● Instruções
1. Por favor, responda com base na notícia sobre a loja Ponto Frio, marcando as respostas com as mesmas letras:
(a) Quantas vezes Regina Célia voltou à loja para reclamar do guarda-roupas?
(b) Para qual hospital ela foi conduzida para ser medicada?
(c) Qual é o posto e o nome do marido de Regina Célia?
2. Indique se cada afirmação está de acordo com a notícia sobre a loja Ponto Frio. Responda sim ou não e cite as palavras da notícia que decidem a questão.
(a) Regina Célia pagou o guarda-roupas apenas em parte.
(b) A reunião da Comissão de Direitos Humanos aconteceu numa quinta-feira.
(c) O deputado Durval Ângelo preside a Comissão.
3. Dê continuidade à notícia sobre a loja Ponto Frio a partir da última frase apresentada.

● Texto fornecido
====================

Comissão ouve dona-de-casa que alega ter sido agredida em loja de
BH
Um caso de insatisfação nas relações de consumo
acabou por se tornar uma denúncia de tortura policial de uma
dona-de-casa, nas dependências da loja Ponto Frio do centro de Belo
Horizonte. A história de Regina Célia Abade, 46 anos, motivou uma
longa reunião da Comissão de Direitos Humanos da Assembléia
Legislativa de Minas Gerais nesta quinta-feira (12/7/07).
Regina Célia relatou que adquiriu um guarda-roupas
na loja da Rua Curitiba e que pagou integralmente, mas voltou à loja
sete vezes para reclamar da cor do móvel e das portas que não
fechavam bem. Ela disse que, no dia 19 de junho, sua nota fiscal foi
apreendida pelo gerente da loja. Ela, então, requisitou dois PMs que
estavam na rua para lavrar uma ocorrência mas, segundo ela, os
policiais, depois de ouvir o gerente, levaram-na para os fundos da
loja e passaram a agredi-la, algemando-a com brutalidade,
desferindo-lhe socos no peito e na boca e tentando sufocá-la com o
plástico de um colchão. Só com a chegada do seu marido, que é cabo
da PM, e do comandante da 6ª Companhia, tenente Câmara, os PMs
teriam retirado as algemas, conduzindo-a ao Hospital Odilon Behrens
para ser medicada.
Presentes à reunião, os soldados PM Gustavo
Gonçalves e Gláucia Simões, acusados dos maus-tratos, desmentiram as
acusações de brutalidade. Eles disseram ter atendido à solicitação
de Regina Célia Abade, que estava "muito exaltada" e queria uma
viatura para lavrar boletim de ocorrência, porque pretendia
processar a loja. Após ouvir o gerente, tentaram apaziguar a
cliente, mas passaram a ser insultados e agredidos por ela. O
soldado anunciou que poderia prendê-la por desacato e foi desafiado
a fazê-lo.
Fotos mostram hematomas pelo corpo todo
Regina Célia teria, então, torcido o braço da
soldado Gláucia e, em seguida, foi derrubada pelo soldado Gonçalves
sobre um colchão, onde foi dominada e algemada. "Minha reação foi
proporcional à agressão. Apesar de sermos agredidos com socos e
chutes, trata-se de uma senhora com idade para ser minha mãe. Por
isso usei técnicas moderadas para contê-la e chamei meu comandante,
tenente Câmara. A ocorrência tinha se tornado mais grave", relatou o
soldado.
O deputado Durval Ângelo (PT), presidente da
Comissão, exibiu fotos trazidas pela vítima, mostrando diversos
hematomas pelo corpo, especialmente no peito, ferimentos nos pulsos
e um laudo odontológico atestando que metade de sua arcada dentária
estava abalada. O marido de Regina Célia, cabo PM Adriano Araújo,
disse que encontrou sua esposa com a boca sangrando e que o tenente
mandou retirar as algemas, depois de assegurar-se de que ela estava
calma.

====================

● Registros extraídos
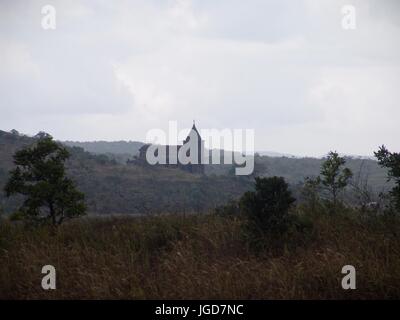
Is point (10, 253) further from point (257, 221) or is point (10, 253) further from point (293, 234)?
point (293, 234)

====================

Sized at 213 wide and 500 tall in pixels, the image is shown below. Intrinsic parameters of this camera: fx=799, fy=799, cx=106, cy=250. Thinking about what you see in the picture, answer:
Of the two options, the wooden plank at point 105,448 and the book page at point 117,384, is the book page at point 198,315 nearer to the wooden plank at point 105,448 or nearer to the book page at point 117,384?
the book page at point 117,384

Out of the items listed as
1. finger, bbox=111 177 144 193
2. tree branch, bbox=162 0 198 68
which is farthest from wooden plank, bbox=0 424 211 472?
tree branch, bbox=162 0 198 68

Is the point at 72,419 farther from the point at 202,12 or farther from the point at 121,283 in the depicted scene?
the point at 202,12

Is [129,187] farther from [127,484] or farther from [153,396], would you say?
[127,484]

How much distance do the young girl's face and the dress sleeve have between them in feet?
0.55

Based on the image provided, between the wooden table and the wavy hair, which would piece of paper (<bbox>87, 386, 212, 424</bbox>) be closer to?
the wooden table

====================

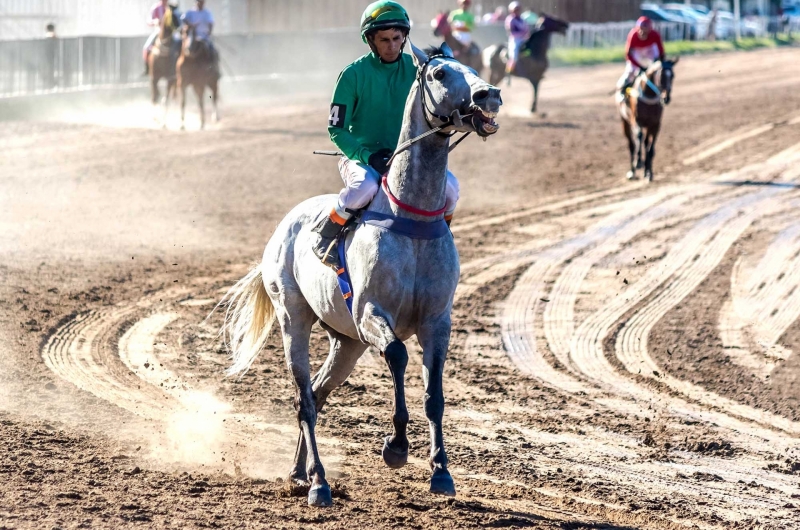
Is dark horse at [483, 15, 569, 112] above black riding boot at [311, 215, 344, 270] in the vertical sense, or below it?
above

====================

● Respostas
1.
(a) Sete vezes.
(b) Hospital Odilon Behrens.
(c) Cabo PM Adriano Araújo.

2.
(a) Não: "pagou integralmente".
(b) Sim: "nesta quinta-feira (12/7/07)".
(c) Sim: "O deputado Durval Ângelo (PT), presidente da Comissão".

3.
O deputado interpelou os PMs se os ferimentos
vistos naquelas fotos poderiam ser considerados "contenção
moderada". Tanto os policiais como a testemunha Karine Santos Flores
disseram que sua ação não poderia ter causado tantos ferimentos. O
major PM Haroldo Pinheiro alertou o deputado de que o laudo do
hospital Odilon Behrens fica pronto nesta sexta-feira (13/7), e que
só esse laudo terá validade para responsabilizar os policiais por
possíveis excessos. O tenente Alisson Câmara disse que, nos casos de
relações de consumo em que a PM é acionada, o reclamante sempre
espera "que a gente pegue o gerente da loja pela goela e mande
trocar o objeto, mas a função da Polícia é mediar o conflito".
O deputado Durval Ângelo argumentou que uma pessoa
que vai inúmeras vezes a uma loja resolver uma situação não fica
propriamente calma quando vê seu direito negado, e que o desacato a
esse direito não é menor que o desacato à autoridade. Os gerentes do
Ponto Frio, José Carlos Carneiro Gomes, e Mateus Mesquita Rodrigues,
também presentes à reunião, informaram que, apesar de seu serviço de
atendimento ao consumidor não reconhecer o direito, tentaram
substituir o móvel, mas que não havia no mostruário guarda-roupas da
cor que a cliente desejava, e que o montador não teria encontrado
ninguém em casa para fazer o serviço.
Incidente - Durante uma
interrupção da reunião, quando os deputados foram chamados ao
Plenário para votação, o major Pinheiro decidiu retirar do auditório
da Assembléia seus comandados, que estariam sendo apontados pelo
marido da vítima ao jornalista Cláudio Vilaça. O jornalista reagiu e
foi interpelado pelo tenente-coronel Domingos Sávio Mendonça. Em
socorro a Vilaça, os promotores de Justiça Spencer Ferreira Júnior e
Andréa de Figueiredo Soares, que participavam da reunião como
integrantes da Promotoria de Justiça de Direitos Humanos e Controle
Externo da Atividade Policial, acabaram dando voz de prisão ao
militar. Imediatamente o tenente-coronel retribuiu a voz de prisão.
O impasse foi resolvido com o retorno do deputado Durval Ângelo, que
manteve a prisão do tenente-coronel Mendonça, apesar da argumentação
do deputado Sargento Rodrigues (PDT) de que também o promotor teria
se exaltado.
Presenças: Deputados Durval
Ângelo (PT), presidente; João Leite (PSDB), Ruy Muniz (DEM),
Vanderlei Miranda (PMDB), Luiz Tadeu Leite (PMDB), Sargento
Rodrigues (PDT), Wander Borges (PSB) e Antônio Genaro (PSC). Além
dos citados, compuseram a mesa também a coordenadora da Delegacia
Adida ao Juizado Especial Criminal, Letícia Alex Machado Rogedo; a
professora de Direito da UFMG Mariá Brochado; o Major Pereira
Santos; o soldado Maurício Fernandes de Melo e o sargento Gespaque
dos Santos.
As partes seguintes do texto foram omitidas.